* **Problem description**:
Answer these from the gradient descent training code below:
(a) What measure is used to compare the prediction with the known value?
(b) According to the comments, tf.reduce_mean makes the cross-entropy value robust to changes in what?
(c) What learning rate is passed to the optimizer?

START Document text

Train using gradient descent

In [10]:
# Loss function
# We use cross-entropy to as a measure to compare our prediction with the known value
cross_entropy = -tf.reduce_sum(Y_ * tf.log(Y))  # from the video

# Below is from the tutorial https://www.tensorflow.org/versions/r1.1/get_started/mnist/beginners
# tf.reduce_mean makes the cross-entropy value robust to changes in batch size.
# This means that you can keep the learning rate the same even if the batch size changes.
# cross_entropy = tf.reduce_mean(-tf.reduce_sum(Y_ * tf.log(Y), reduction_indices=[1]))

# To train the neural network, we want to minimize cross-entropy between our predictions and the known values
# We use stochastic gradient descent to help us find the minimum

# To make sure we actually get close to the minimum, and not constantly overshoot it,
# we scale the gradient by a factor called the learning rate.
# Try experimenting by using different learning rates like 0.1, 0.03, 0.0005
optimizer = tf.train.GradientDescentOptimizer(0.003)

END Document text
START Data section

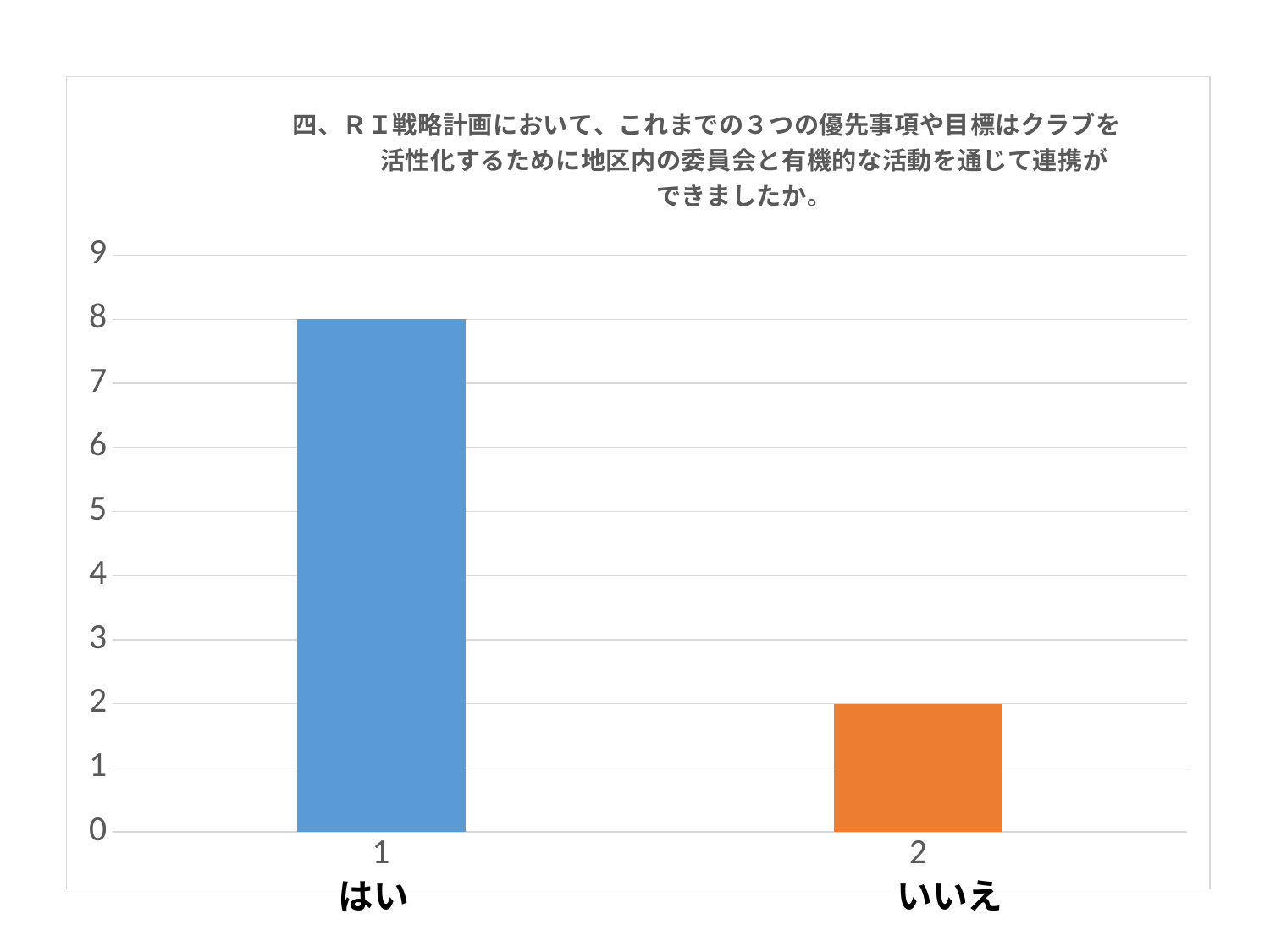
What is the value for category 1 (はい)? 8 Which category has the highest value? 1 (はい) Do the values rise or fall from category 1 to category 2? fall Is the value for はい greater or less than 5? greater What is the difference between the values for はい and いいえ? 6 Is the value for いいえ greater or less than 4? less What is the value for category 2 (いいえ)? 2 Which is larger, the value for はい or the value for いいえ? はい What colour is the bar for いいえ? orange Which category has the lowest value? 2 (いいえ) What kind of chart is shown on the slide? bar chart How many categories are shown on the x axis? 2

END Data section

* **Solution below**:
(a) Cross-entropy
(b) Batch size
(c) 0.003